Outstanding hydraulic engineer
Introduction
Henry Philibert Gaspard Darcy (Dijon, France, June 10, 1803-Paris, January 2, 1858), better known as Darcy, was a French hydraulic engineer. Graduated as a Bridge and Road Engineer, he is one of the modern pioneers in the supply of drinking water. He has played an important role in the development of his hometown.
Between 1834 and 1840, on behalf of the municipality of Dijon, he was directly responsible for the design and construction of the city's drinking water supply system, building a 12 km long underground adduction line designed by him. In 1847, piped water reached all the floors of all the buildings in Dijon, thus transforming this city into the second European city in terms of water supply, after Rome.
Darcy also contributes to the arrival of the train to Dijon.

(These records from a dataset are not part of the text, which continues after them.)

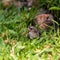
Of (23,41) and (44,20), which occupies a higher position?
(44,20)

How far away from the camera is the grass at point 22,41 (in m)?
2.89

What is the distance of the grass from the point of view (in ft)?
9.48

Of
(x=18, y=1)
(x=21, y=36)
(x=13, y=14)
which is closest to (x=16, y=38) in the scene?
(x=21, y=36)

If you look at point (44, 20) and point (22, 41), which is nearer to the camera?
point (22, 41)

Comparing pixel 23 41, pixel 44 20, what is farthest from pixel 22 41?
pixel 44 20

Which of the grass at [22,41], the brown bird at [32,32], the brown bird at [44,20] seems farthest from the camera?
the brown bird at [44,20]

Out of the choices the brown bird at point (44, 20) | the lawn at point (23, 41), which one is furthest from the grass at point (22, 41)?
the brown bird at point (44, 20)

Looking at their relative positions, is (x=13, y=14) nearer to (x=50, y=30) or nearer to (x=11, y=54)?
(x=50, y=30)

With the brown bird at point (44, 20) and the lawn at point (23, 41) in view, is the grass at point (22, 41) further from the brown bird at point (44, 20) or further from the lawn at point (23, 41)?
the brown bird at point (44, 20)

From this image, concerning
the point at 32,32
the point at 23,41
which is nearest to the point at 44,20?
the point at 32,32

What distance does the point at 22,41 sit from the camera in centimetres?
319

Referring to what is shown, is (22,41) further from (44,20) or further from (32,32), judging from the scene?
(44,20)

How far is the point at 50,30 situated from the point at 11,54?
748 mm

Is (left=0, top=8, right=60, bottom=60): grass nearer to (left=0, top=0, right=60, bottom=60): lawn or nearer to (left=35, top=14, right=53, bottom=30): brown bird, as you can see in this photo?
(left=0, top=0, right=60, bottom=60): lawn
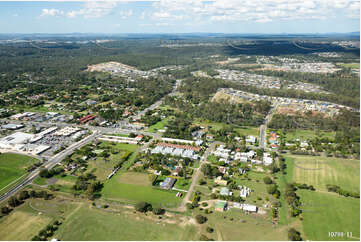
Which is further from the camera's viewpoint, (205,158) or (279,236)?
(205,158)

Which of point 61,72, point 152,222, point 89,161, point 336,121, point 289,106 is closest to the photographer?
point 152,222

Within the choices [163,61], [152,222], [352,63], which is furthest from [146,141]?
[352,63]

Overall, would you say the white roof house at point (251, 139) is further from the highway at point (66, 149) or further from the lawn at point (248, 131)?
the highway at point (66, 149)

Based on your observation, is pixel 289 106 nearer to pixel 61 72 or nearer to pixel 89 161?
pixel 89 161

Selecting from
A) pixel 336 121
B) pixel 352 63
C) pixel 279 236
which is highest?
pixel 352 63

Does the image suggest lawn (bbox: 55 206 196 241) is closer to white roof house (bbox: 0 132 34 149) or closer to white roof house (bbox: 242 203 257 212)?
white roof house (bbox: 242 203 257 212)

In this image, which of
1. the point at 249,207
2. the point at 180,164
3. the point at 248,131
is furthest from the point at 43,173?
the point at 248,131

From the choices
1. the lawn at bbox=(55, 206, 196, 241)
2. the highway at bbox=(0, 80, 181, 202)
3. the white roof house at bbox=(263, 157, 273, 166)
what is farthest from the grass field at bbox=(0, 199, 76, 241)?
the white roof house at bbox=(263, 157, 273, 166)
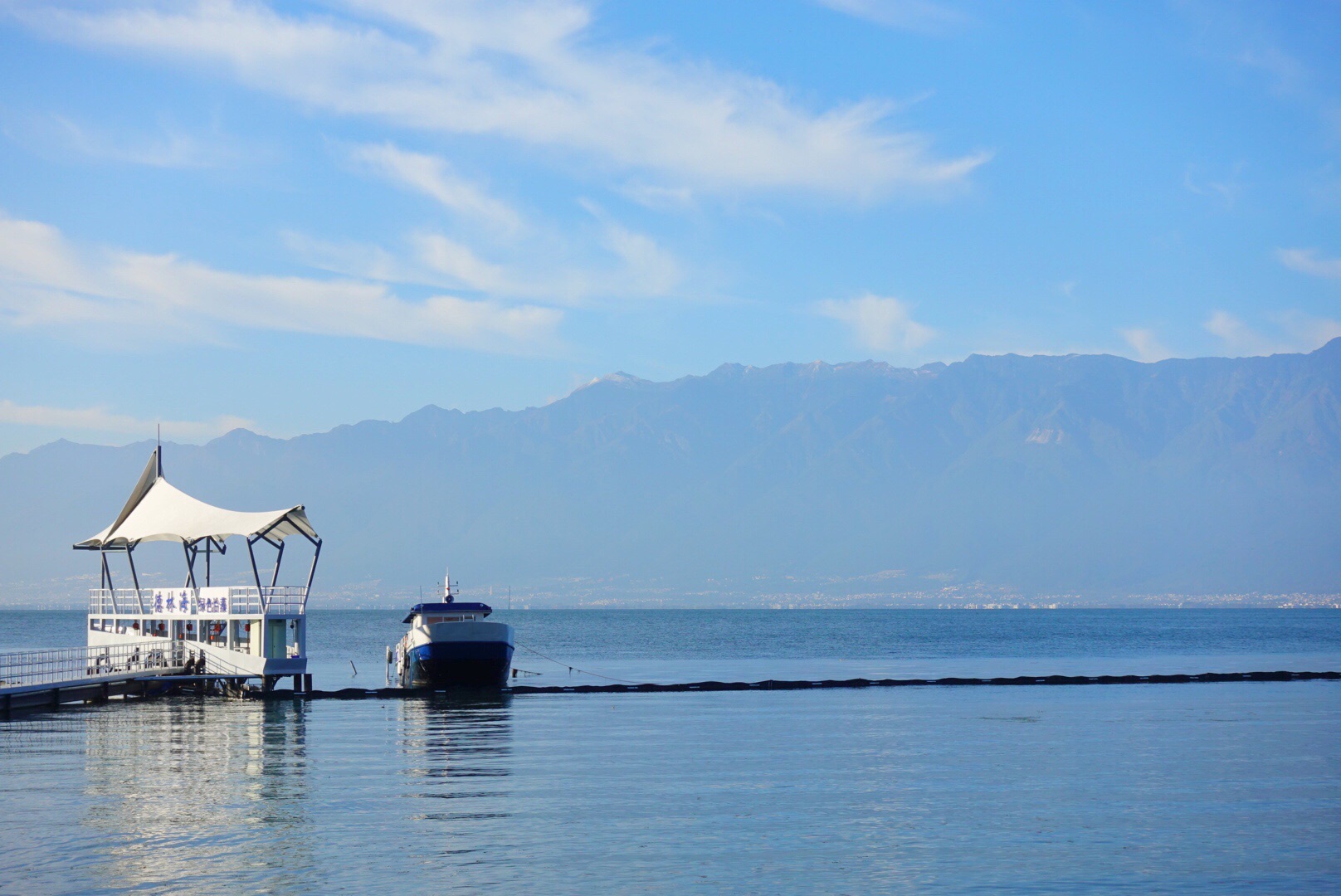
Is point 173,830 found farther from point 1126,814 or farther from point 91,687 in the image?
point 91,687

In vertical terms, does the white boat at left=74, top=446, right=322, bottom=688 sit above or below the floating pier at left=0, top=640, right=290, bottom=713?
above

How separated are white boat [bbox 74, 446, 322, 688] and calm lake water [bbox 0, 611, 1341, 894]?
3.59 m

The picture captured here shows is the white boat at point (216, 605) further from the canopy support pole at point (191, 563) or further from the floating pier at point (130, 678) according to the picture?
the floating pier at point (130, 678)

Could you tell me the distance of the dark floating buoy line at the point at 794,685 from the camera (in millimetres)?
66375

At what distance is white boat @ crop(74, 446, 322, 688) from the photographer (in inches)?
2486

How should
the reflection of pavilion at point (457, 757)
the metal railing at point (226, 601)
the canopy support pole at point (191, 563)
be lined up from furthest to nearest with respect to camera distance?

In 1856, he published a treatise on the public fountains of Dijon, in which the formula that has since carried his name appears. From this formula a unit of measurement is deduced: a darcy, corresponding to the permeability of a body comparable to a continuous and isotropic medium, through which a homogeneous fluid with a viscosity equal to that of water at 20 °C moves at a speed of 1 cm/s under a pressure gradient of 1 atm/cm.
In 1857 he published another treatise related to his experimental investigations of the movement of water in pipes.